The British pound fell to a seven-week low on Friday after a shock election result cast doubt on Britain's talks to leave the European Union, but key indices hit fresh record highs before tumbling technology shares drove the Nasdaq and S&P 500 lower.

British Prime Minister Theresa May said she would form a government backed by a small Northern Irish party after her Conservative Party lost its parliamentary majority in a vote on Thursday just days before the EU departure talks begin.

The reaction as it unfolded suggested a more limited impact than after last year's Brexit vote, which triggered a prolonged decline in the pound and unsettled other assets.

After a sharp initial fall, the pound steadied early in European trading and then began to claw back ground. Safe-haven gold and U.S. Treasuries drifted lower and futures markets pointed to Wall Street opening modestly higher.

"The uncertainty is bad news for sterling," said Bank of America, Merrill Lynch European equity & cross-asset strategist James Barty. "I think for the global market it doesn't matter. Unlike Brexit, which at the time had a spillover into other markets, this is a very U.K.-specific thing."

The benchmark FTSE 100 index of large British multinationals fed off sterling's decline, as earnings from abroad will be worth more from a weaker currency and gained 1 per cent.

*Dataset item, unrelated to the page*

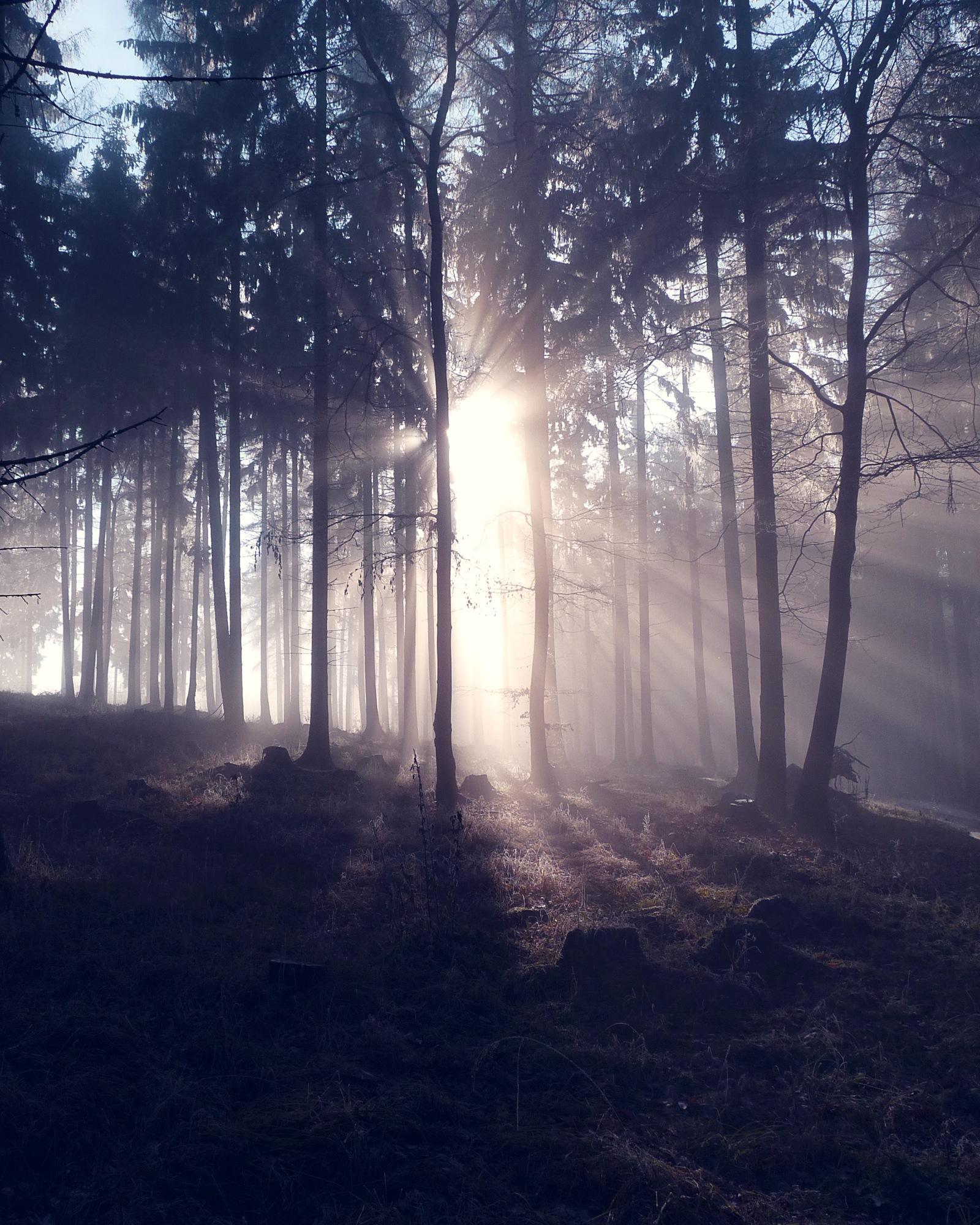 A Foggy Day II by Jaroslav Vosáhlo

But some sectors seen as particularly sensitive to Brexit instability saw heavy losses, such as homebuilders and real estate investment trusts, which are seen as a barometer of Brexit sentiment due to their holdings of London office space.

After an initial plunge, sterling pared losses against the dollar and euro, while the dollar gained. Safe-haven gold and prices of U.S. Treasuries drifted lower.

The impact of the British election on the U.S. markets was muted.

May's Conservatives failed to win an outright majority in parliament. It meant she turned to Northern Ireland's small Democratic Unionist Party to retain power, amid serious questions about her own future.

That raised fears the political turmoil could delay and confound talks on leaving the European Union, which are due to start in less than two weeks.

John Wraith, a strategist at UBS, said there was a high likelihood of a potentially prolonged period of uncertainty over whether May would be replaced. But he cautioned bears against chasing the pound much lower.

"Today's result will in part be seen as a vote against a definitive break from the EU, and the market may soon begin to reassess the probability of a so-called 'hard Brexit'."